The simplest method would be to iterate over every point, get the distance between the previous and the next point, and recurse with the polygon without the current point; e.g. for a pentagon abcde that would be:
- distance eb + recurse with quadrangle bcde
- distance ac + recurse with quadrangle cdea
- distance bd + recurse with quadrangle deab
- distance ce + recurse with quadrangle eabc
- distance da + recurse with quadrangle abcd
In order not to calculate the same solutions more than once, you should discard any solutions where points that have already been checked do not have a diagonal arriving in them; e.g. when recursing with quadrangle deab in step 3, the solution with a diagonal eb is a duplicate, because solutions that use triangle abe were already checked in the first step.
Making no duplicate calculations at all may be complicated with this method.
Another method would be to choose a point (indicated in red in the illustration below), and then enumerate every solution as a number of digits whose sum is n - 2, where n is the number of points. The solution where every diagonal goes through the selected point would be solution 11111. Then, you run through every combination that sums to n - 2: 11111, 1112, 1121, 113, 1211, 122, 131, 14, 2111, 212, 221, 23, 311, 32, 41 and 5. A number greater than 1 means you combine 2 or more segments, and add the diagonal from its first to last point. When the number is greater than 2, this diagonal borders a left-over polygon (indicated in pink), which you recurse with.

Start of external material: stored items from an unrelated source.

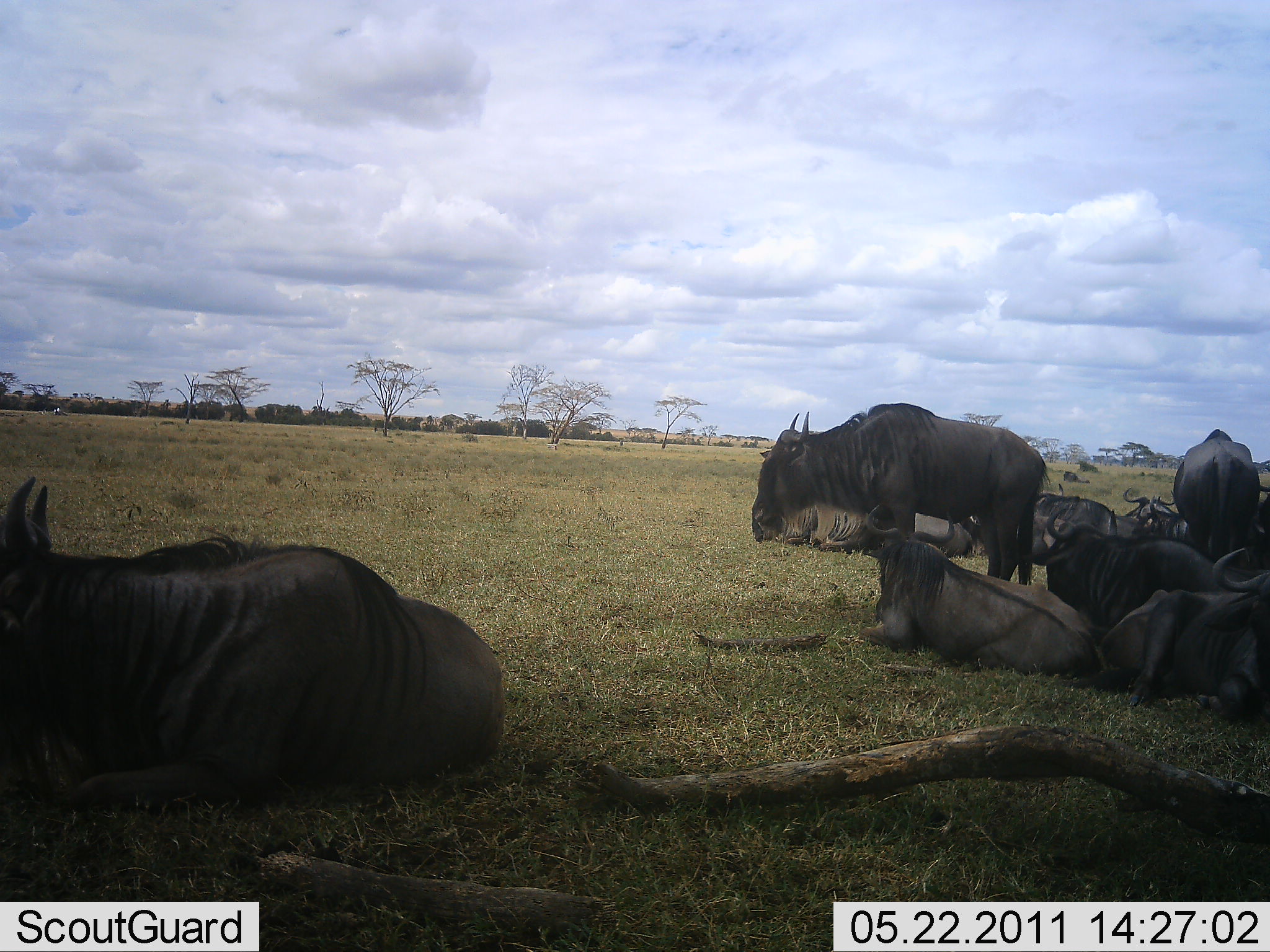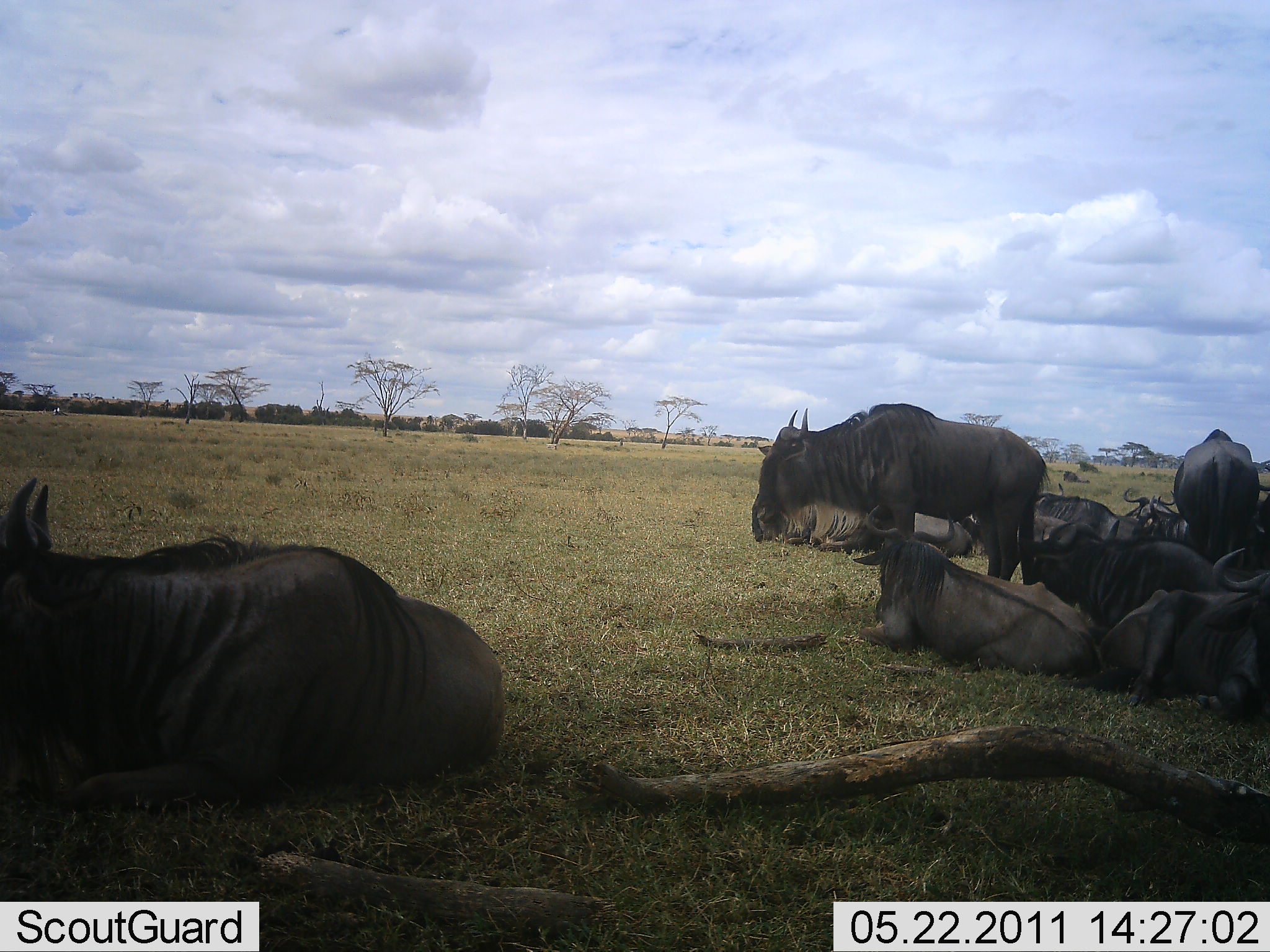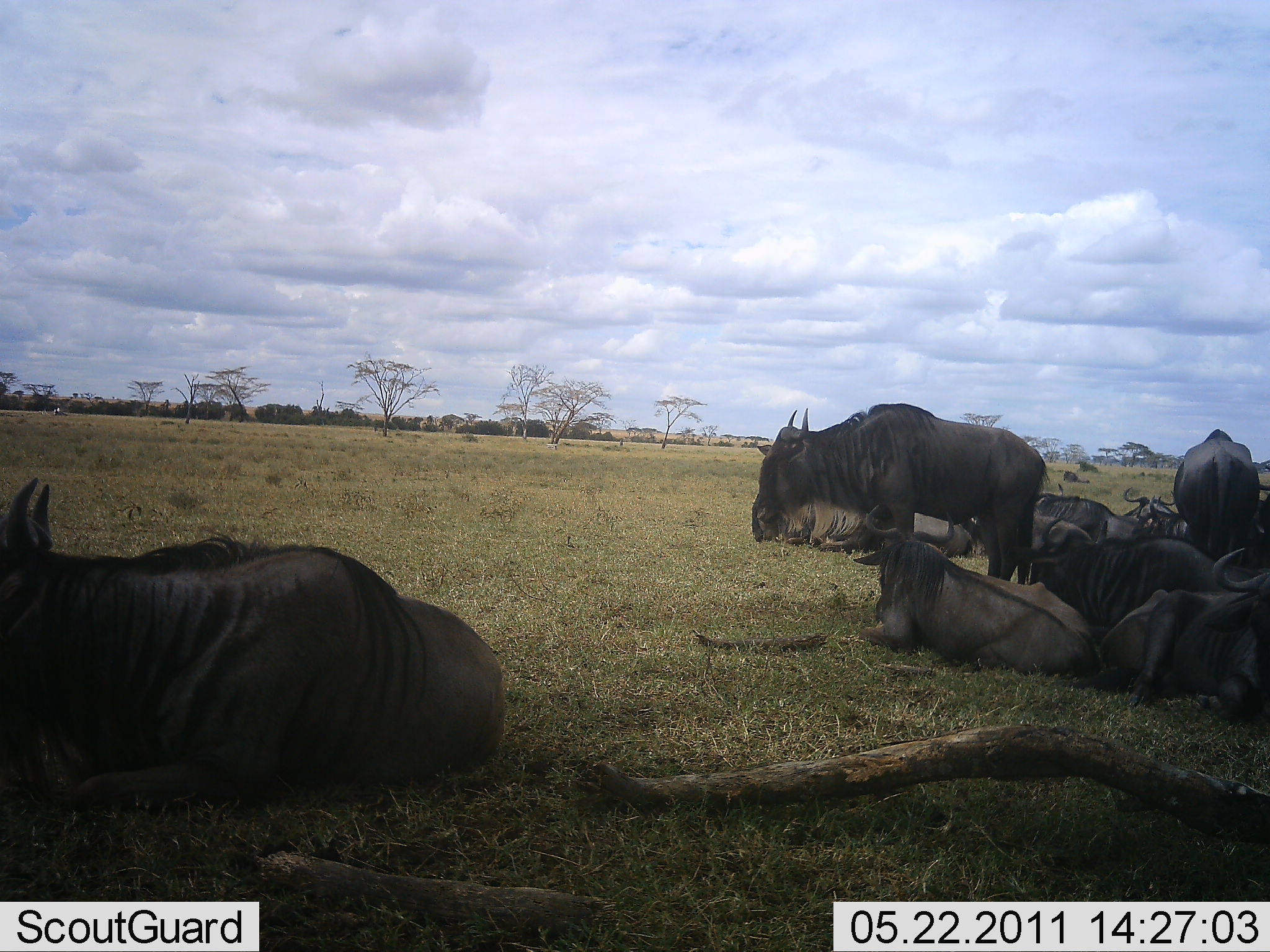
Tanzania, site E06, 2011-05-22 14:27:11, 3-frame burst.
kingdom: Animalia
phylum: Chordata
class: Mammalia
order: Artiodactyla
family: Bovidae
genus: Connochaetes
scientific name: Connochaetes taurinus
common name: blue wildebeest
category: wildebeest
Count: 9.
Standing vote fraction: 54%.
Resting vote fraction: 100%.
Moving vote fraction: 0%.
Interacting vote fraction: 8%.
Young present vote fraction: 0%.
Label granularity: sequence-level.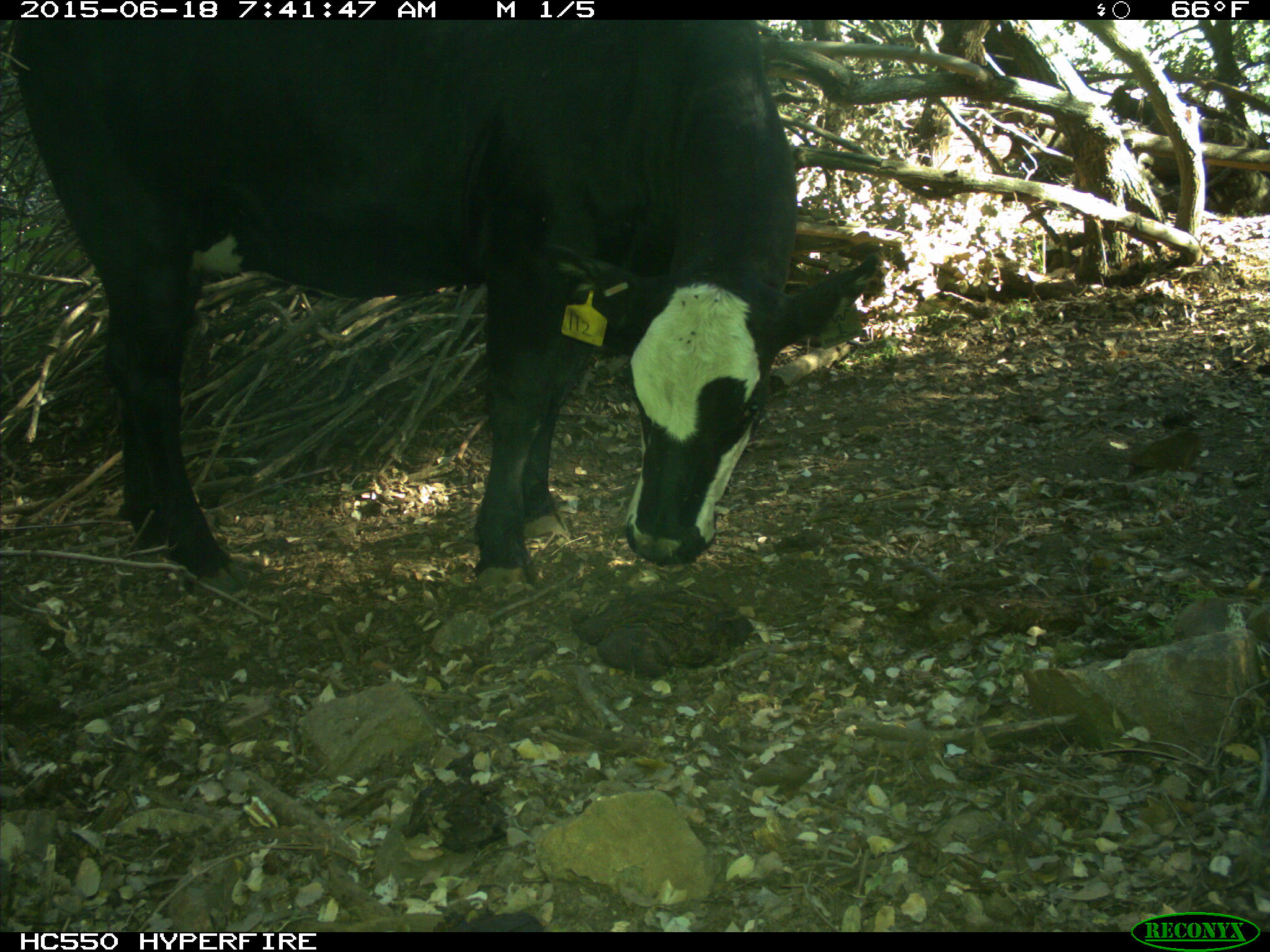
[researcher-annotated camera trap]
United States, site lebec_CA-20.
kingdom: Animalia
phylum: Chordata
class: Mammalia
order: Artiodactyla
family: Bovidae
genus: Bos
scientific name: Bos taurus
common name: domestic cow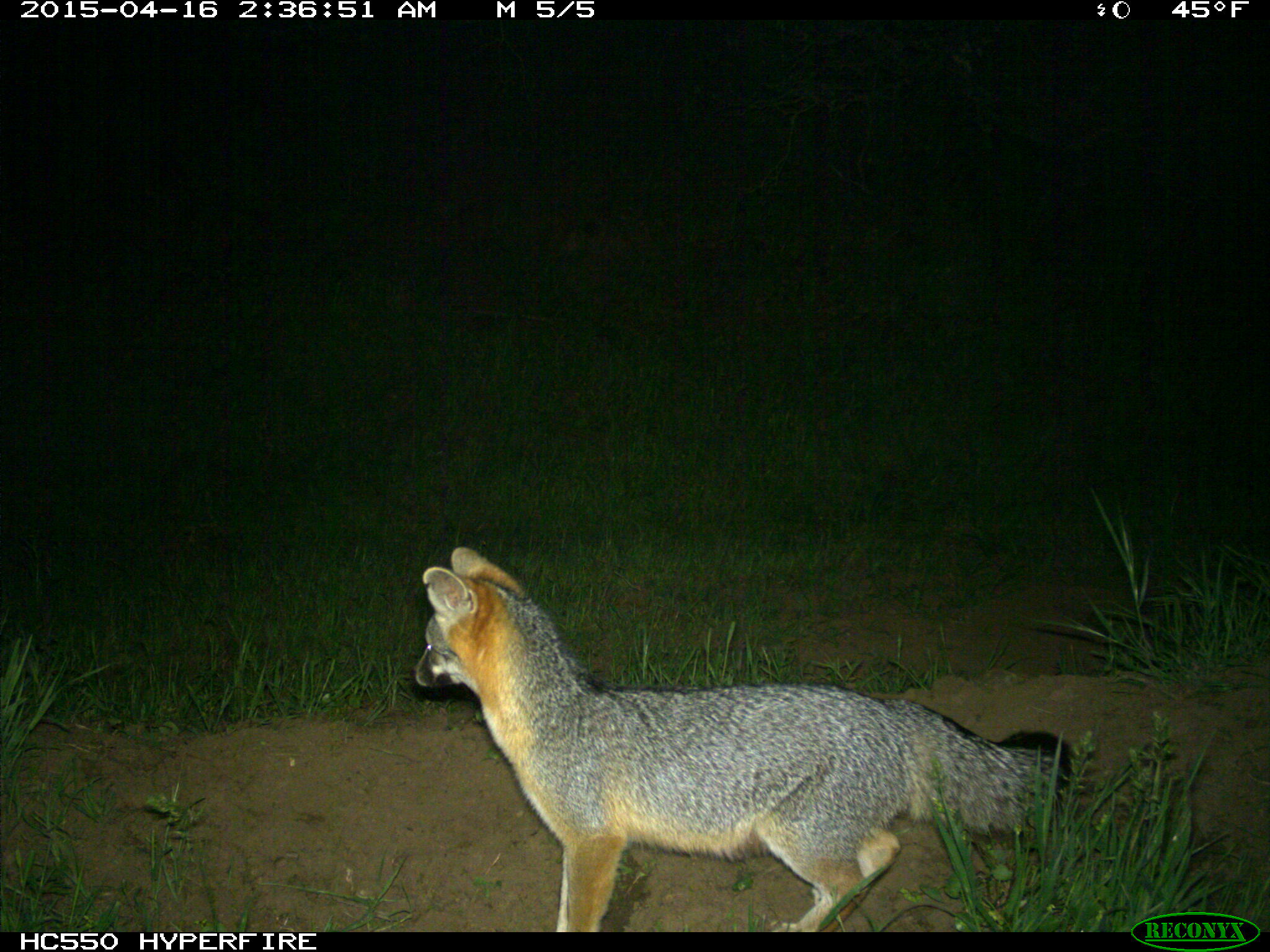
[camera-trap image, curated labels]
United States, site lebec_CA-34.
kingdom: Animalia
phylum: Chordata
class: Mammalia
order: Carnivora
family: Canidae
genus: Urocyon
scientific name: Urocyon cinereoargenteus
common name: gray fox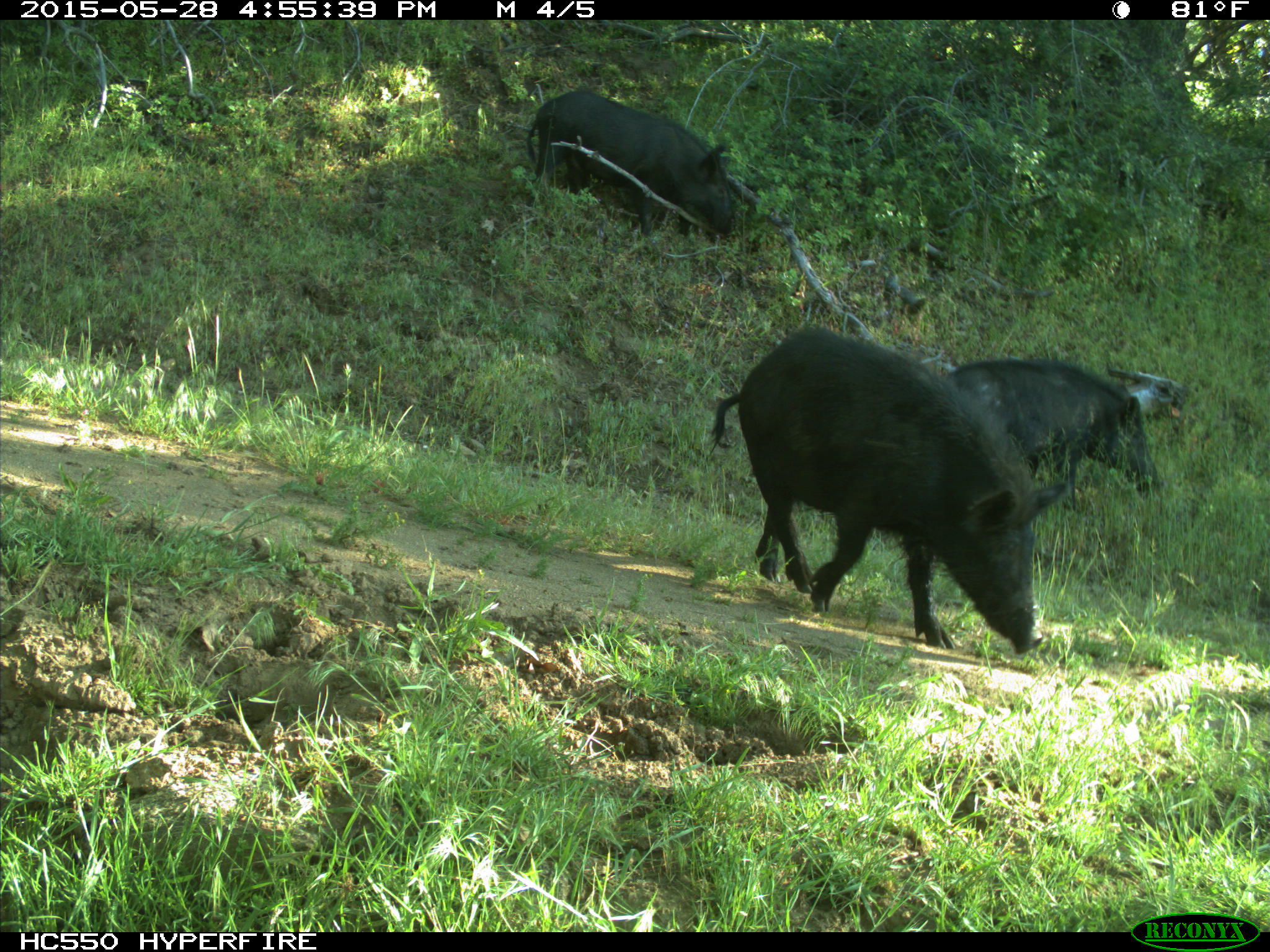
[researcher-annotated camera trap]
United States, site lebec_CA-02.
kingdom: Animalia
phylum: Chordata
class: Mammalia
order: Artiodactyla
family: Suidae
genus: Sus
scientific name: Sus scrofa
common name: wild boar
Sus scrofa (wild boar).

The animation shows the iterations and recursions the algorithm goes through for a 7-point polygon, up until the point where it recurses with a 6-point polygon.
Both these methods offer possibilities for memoization and tabulation, but it won't be straightforward. A pentagon starting at point b isn't necessarily bcdef once you've started recursing; it might well be bdfhj. So retrieving stored intermediate results may get a bit complicated.